• Work instructions:
Write out every entry precisely as given, leaving the pictures out.
··· Data provided
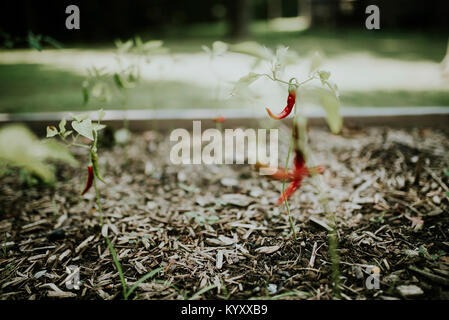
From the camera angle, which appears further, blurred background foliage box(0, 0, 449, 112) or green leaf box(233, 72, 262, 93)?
blurred background foliage box(0, 0, 449, 112)

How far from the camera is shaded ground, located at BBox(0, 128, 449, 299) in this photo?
1.13m

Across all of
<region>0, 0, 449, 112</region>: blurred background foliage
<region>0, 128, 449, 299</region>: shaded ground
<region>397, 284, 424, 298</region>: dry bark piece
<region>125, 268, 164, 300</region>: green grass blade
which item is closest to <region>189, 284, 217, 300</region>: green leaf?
<region>0, 128, 449, 299</region>: shaded ground

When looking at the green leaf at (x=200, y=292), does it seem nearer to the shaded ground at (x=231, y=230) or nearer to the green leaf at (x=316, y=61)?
the shaded ground at (x=231, y=230)

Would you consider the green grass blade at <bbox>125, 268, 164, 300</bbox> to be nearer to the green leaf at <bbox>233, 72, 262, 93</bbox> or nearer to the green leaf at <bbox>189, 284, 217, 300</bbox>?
the green leaf at <bbox>189, 284, 217, 300</bbox>

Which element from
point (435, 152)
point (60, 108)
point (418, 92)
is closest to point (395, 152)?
point (435, 152)

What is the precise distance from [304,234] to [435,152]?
49.7 inches

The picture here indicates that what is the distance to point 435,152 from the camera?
2.02m

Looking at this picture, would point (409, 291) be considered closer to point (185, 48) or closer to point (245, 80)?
point (245, 80)

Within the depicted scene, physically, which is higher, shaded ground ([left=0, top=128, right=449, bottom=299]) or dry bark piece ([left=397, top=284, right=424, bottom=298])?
shaded ground ([left=0, top=128, right=449, bottom=299])

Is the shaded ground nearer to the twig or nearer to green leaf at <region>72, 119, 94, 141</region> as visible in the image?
the twig

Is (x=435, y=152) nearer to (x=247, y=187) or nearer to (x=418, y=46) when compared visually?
(x=247, y=187)

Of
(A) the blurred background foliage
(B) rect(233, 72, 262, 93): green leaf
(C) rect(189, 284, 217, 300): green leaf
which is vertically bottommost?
(C) rect(189, 284, 217, 300): green leaf

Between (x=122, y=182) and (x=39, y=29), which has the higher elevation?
(x=39, y=29)

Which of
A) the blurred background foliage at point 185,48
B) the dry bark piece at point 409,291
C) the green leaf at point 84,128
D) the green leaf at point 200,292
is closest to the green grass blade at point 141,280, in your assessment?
the green leaf at point 200,292
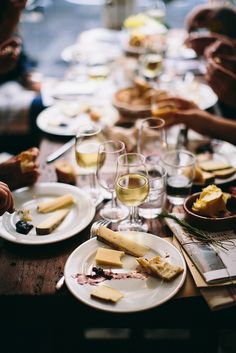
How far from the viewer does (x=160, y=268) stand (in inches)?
40.1

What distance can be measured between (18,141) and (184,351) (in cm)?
152

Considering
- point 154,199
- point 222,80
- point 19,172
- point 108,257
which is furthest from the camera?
point 222,80

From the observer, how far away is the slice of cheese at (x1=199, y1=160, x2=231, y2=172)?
4.80 feet

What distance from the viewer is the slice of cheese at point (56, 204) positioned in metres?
1.31

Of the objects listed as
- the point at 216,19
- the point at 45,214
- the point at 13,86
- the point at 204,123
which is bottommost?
the point at 13,86

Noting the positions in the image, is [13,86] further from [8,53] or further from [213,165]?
[213,165]

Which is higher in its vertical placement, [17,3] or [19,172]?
[17,3]

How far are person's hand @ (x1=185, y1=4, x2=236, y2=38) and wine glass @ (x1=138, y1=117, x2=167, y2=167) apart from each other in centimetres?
117

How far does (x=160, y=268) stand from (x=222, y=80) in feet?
3.42

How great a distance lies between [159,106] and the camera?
5.57 ft

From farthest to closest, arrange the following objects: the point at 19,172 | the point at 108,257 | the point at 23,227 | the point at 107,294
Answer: the point at 19,172 → the point at 23,227 → the point at 108,257 → the point at 107,294

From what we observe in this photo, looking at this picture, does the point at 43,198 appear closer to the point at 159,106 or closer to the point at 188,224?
the point at 188,224

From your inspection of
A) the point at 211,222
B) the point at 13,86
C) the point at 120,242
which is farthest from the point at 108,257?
the point at 13,86

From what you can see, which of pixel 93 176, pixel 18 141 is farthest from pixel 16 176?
pixel 18 141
······
• Task output:
From the camera angle, which appears further, blurred background foliage box(0, 0, 449, 112) or green leaf box(233, 72, 262, 93)?
blurred background foliage box(0, 0, 449, 112)

How far from the camera is shaded ground, located at BBox(0, 128, 449, 299) in this photo?
1.13m

Across all of
<region>0, 0, 449, 112</region>: blurred background foliage
<region>0, 128, 449, 299</region>: shaded ground
<region>397, 284, 424, 298</region>: dry bark piece
<region>125, 268, 164, 300</region>: green grass blade
which item is closest to <region>189, 284, 217, 300</region>: green leaf?
<region>0, 128, 449, 299</region>: shaded ground

When looking at the green leaf at (x=200, y=292), does it seem nearer to the shaded ground at (x=231, y=230) or nearer to the green leaf at (x=316, y=61)?
the shaded ground at (x=231, y=230)

Would you consider the green grass blade at <bbox>125, 268, 164, 300</bbox> to be nearer to the green leaf at <bbox>233, 72, 262, 93</bbox> or nearer to the green leaf at <bbox>189, 284, 217, 300</bbox>?
the green leaf at <bbox>189, 284, 217, 300</bbox>

Which element from
point (435, 152)
point (60, 108)
point (418, 92)
is closest to point (395, 152)?
point (435, 152)

What is the precise distance from [304,234] to [435,152]?
49.7 inches

The picture here indicates that what is the distance to point 435,152 from the camera?
2.02m

Looking at this picture, would point (409, 291) be considered closer to point (185, 48) or closer to point (245, 80)?
point (245, 80)

Within the depicted scene, physically, which is higher, shaded ground ([left=0, top=128, right=449, bottom=299]) or dry bark piece ([left=397, top=284, right=424, bottom=298])?
shaded ground ([left=0, top=128, right=449, bottom=299])

Is the shaded ground nearer to the twig or nearer to green leaf at <region>72, 119, 94, 141</region> as visible in the image?
the twig

Is (x=435, y=152) nearer to (x=247, y=187) or nearer to (x=418, y=46) when compared visually?
(x=247, y=187)

Of
(A) the blurred background foliage
(B) rect(233, 72, 262, 93): green leaf
(C) rect(189, 284, 217, 300): green leaf
which is vertically bottommost?
(C) rect(189, 284, 217, 300): green leaf

Between (x=122, y=182) and (x=39, y=29), which has the higher elevation?
(x=39, y=29)

Which of
A) the blurred background foliage at point 185,48
B) the dry bark piece at point 409,291
C) the green leaf at point 84,128
D) the green leaf at point 200,292
is closest to the green grass blade at point 141,280, in your assessment?
the green leaf at point 200,292
How far from the viewer does (x=160, y=268) stand (in inches)?
40.1

What distance can be measured between (18,141) and (184,351) (in cm)?
152

Considering
- point 154,199
- point 222,80
- point 19,172
- point 108,257
which is furthest from the camera?
point 222,80

From the observer, how far away is the slice of cheese at (x1=199, y1=160, x2=231, y2=172)?
4.80 feet

What distance from the viewer is the slice of cheese at point (56, 204) positioned in metres?
1.31

Of the objects listed as
- the point at 216,19
- the point at 45,214
- the point at 13,86
- the point at 204,123
which is bottommost?
the point at 13,86

Noting the positions in the image, is [13,86] further from [8,53] or further from [213,165]?
[213,165]

Which is higher in its vertical placement, [17,3] or [19,172]?
[17,3]

How far are person's hand @ (x1=185, y1=4, x2=236, y2=38) and wine glass @ (x1=138, y1=117, x2=167, y2=167) apart from each other in centimetres?
117

How far does (x=160, y=268) stand from (x=222, y=80) in feet?
3.42

How great a distance lies between [159,106] and the camera?
5.57 ft

From farthest to closest, arrange the following objects: the point at 19,172 | the point at 108,257 | the point at 23,227 | the point at 107,294
Answer: the point at 19,172 → the point at 23,227 → the point at 108,257 → the point at 107,294

From what we observe in this photo, looking at this picture, does the point at 43,198 appear closer to the point at 159,106 or closer to the point at 188,224?
the point at 188,224

From your inspection of
A) the point at 211,222
B) the point at 13,86
C) the point at 120,242
which is farthest from the point at 108,257?
the point at 13,86

From what you can see, which of pixel 93 176, pixel 18 141 is farthest from pixel 16 176?
pixel 18 141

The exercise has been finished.